*** Extract to read Section Begins ***

With the rapid development of technology and constant social and economic disruptions, many companies have faced customer relationship management crises. We repeatedly reported about it last year.
A concerning report’s findings told that 43% of professionals found their CRM software too complex, unintuitive, and not user-friendly. Has this opinion changed? Were companies able to equip marketers with better systems and some emerging sales skills essential for the new generation of conversational CRM?
To find out, we talked to Matthias Göhler, Customer Experience Leader – Chief Technology Officer at Zendesk. Matthias Göhler joined Zendesk in October 2021. Matthias leads the development of Zendesk´s vision for innovation in customer experience based on the needs of EMEA customers.
According to Gartner estimates, the global CRM market will grow at a 13.7% Compound Annual Growth Rate (CAGR) through 2022. How can companies and their sales teams’ skillsets ensure they stay in step with these fluid/undecisive elements?
Agility is key. CX teams need to be able to pivot their strategies at any moment. Open platforms, automation tools, customer understanding are all essential for staying ahead, anticipating problems and foreseeing opportunities
With the right CRM software, companies can quickly access customer data, identify trends, predict changes and understand how their business can evolve. They will be able to keep up with the pace of both customer expectations and new technologies.
Having the right information is the main asset of any sales team. Therefore, building a single view of their customer should be the business imperative. This will empower the precision and predictive analytics that these systems are capable of.
What CRM features do marketers recognize as the most efficient?

*** Extract to read Section Ends ***

» What you need to do
1. Answer these questions about the CRM interview:
(a) What share of professionals found their CRM software too complex, according to the report cited?
(b) In what month and year did Matthias Göhler join Zendesk?
(c) What compound annual growth rate does Gartner estimate for the global CRM market through 2022?
2. Carry the CRM interview forward from its closing question, writing the next passage in the same style.

*** Given data Section Begins ***

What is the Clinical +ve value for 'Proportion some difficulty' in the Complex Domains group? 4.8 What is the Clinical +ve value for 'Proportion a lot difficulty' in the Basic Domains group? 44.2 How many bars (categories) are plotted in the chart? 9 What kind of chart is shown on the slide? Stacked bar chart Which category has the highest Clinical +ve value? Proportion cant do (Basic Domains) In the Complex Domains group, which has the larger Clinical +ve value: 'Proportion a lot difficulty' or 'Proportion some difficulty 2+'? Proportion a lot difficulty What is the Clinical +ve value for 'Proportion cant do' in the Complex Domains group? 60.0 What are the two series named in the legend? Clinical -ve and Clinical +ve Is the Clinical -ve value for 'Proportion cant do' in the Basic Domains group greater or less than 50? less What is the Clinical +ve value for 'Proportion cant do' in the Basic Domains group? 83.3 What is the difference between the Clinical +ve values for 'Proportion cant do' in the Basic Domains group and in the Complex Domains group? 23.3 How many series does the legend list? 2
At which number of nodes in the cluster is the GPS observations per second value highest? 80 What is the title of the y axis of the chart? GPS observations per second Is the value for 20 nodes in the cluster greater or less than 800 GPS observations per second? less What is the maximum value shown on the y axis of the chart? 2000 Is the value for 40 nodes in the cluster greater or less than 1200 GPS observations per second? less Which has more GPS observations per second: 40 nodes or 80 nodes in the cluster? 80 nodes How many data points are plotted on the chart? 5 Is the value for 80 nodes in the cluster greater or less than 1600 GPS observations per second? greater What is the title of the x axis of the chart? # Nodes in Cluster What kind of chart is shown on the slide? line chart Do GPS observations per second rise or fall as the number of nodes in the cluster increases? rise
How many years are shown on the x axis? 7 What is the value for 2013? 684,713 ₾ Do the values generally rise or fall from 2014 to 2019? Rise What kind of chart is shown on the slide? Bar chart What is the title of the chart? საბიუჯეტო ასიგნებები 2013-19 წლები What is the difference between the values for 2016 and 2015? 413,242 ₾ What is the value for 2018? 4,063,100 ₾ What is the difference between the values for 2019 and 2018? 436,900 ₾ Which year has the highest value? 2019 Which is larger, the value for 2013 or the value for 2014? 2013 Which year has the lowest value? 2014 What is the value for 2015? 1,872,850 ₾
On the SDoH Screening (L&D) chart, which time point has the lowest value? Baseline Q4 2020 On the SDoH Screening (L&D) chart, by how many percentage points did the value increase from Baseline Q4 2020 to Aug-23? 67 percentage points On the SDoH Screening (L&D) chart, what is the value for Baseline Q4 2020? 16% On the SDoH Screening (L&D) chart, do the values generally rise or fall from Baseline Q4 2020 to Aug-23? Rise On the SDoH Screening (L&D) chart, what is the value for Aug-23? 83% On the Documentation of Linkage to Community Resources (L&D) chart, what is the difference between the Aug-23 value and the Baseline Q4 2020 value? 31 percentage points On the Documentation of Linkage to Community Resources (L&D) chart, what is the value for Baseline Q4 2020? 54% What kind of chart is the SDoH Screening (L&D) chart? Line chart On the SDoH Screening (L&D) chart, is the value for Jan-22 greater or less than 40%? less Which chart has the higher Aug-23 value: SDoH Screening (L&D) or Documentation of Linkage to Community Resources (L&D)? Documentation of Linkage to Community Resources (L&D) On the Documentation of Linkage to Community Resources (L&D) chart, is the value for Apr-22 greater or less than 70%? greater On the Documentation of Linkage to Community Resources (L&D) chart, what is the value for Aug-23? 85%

*** Given data Section Ends ***

» Responses to the exercise
1.
(a) 43%
(b) October 2021
(c) 13.7%

2.
Personalisation is a core CRM feature for marketers. 83% of UK customers were likely to spend more with companies that can offer desired personalisation and streamlined experiences.
With the power of the advanced process of deriving insights from customer data to create added value, it is easier than ever to offer a tailored experience. This is only possible through advanced CRM capabilities with data and trend analysis which enable this holistic, sometimes predictive, view of the customer.
Is there a difference in how Business-to-Business (B2B) and Business-to-Consumer (B2C) companies apply CRM?
Well, yes and no. In many ways, B2B companies should be approaching their customer experience the same way that B2C companies do. In both B2B and B2C customer service, you have a customer using your products and services that you want to impress and whose expectations you need to meet.
At the end of the day, a customer is exposed to great experiences in their everyday lives – meaning their expectations are no different for B2B service. In fact, 90% of B2B leaders see providing great customer experience as key to achieving success.
However, the B2B relationship can be a little more complex. Enquiries about business-critical products and services have a different domino effect and urgency than many consumer requests, like asking for a refund or processing a return. When looking at sales, B2B companies must secure buy-in from whole teams rather than an individual shopper.
What are some of the pitfalls and challenges companies struggle with when it comes to conversational CRM implementation, and how to overcome these?
It’s no surprise that customers want a conversational service experience that feels natural and fluid. They want the agent to come to an interaction knowing who they are, and they don’t want to have to repeat themselves or get stuck in a conversation loop with a chatbot. Unfortunately, this is not always possible when AI and automation are involved.
Many customers have had problems and ended up frustrated when interacting with chatbots. People don’t like to repeat themselves and so it’s important that processes with automation are designed and trained to avoid these issues.
If a chatbot is well set-up, it can recognise repeat customers, welcome them back and pick up their conversation from where it last left off. Then, it can collect information, propose simple solutions or use intelligent routing to pass the information to a human agent. All these interactions are connected and continuous – that’s what makes it a truly conversational experience.
Marketers constantly need to build strategies to drive sales and profits. What is the number one sales metric in 2022, and how CRM can help brands achieve it?
The biggest sales metric will continue to be revenue. But an important question to ask is where that revenue is coming from.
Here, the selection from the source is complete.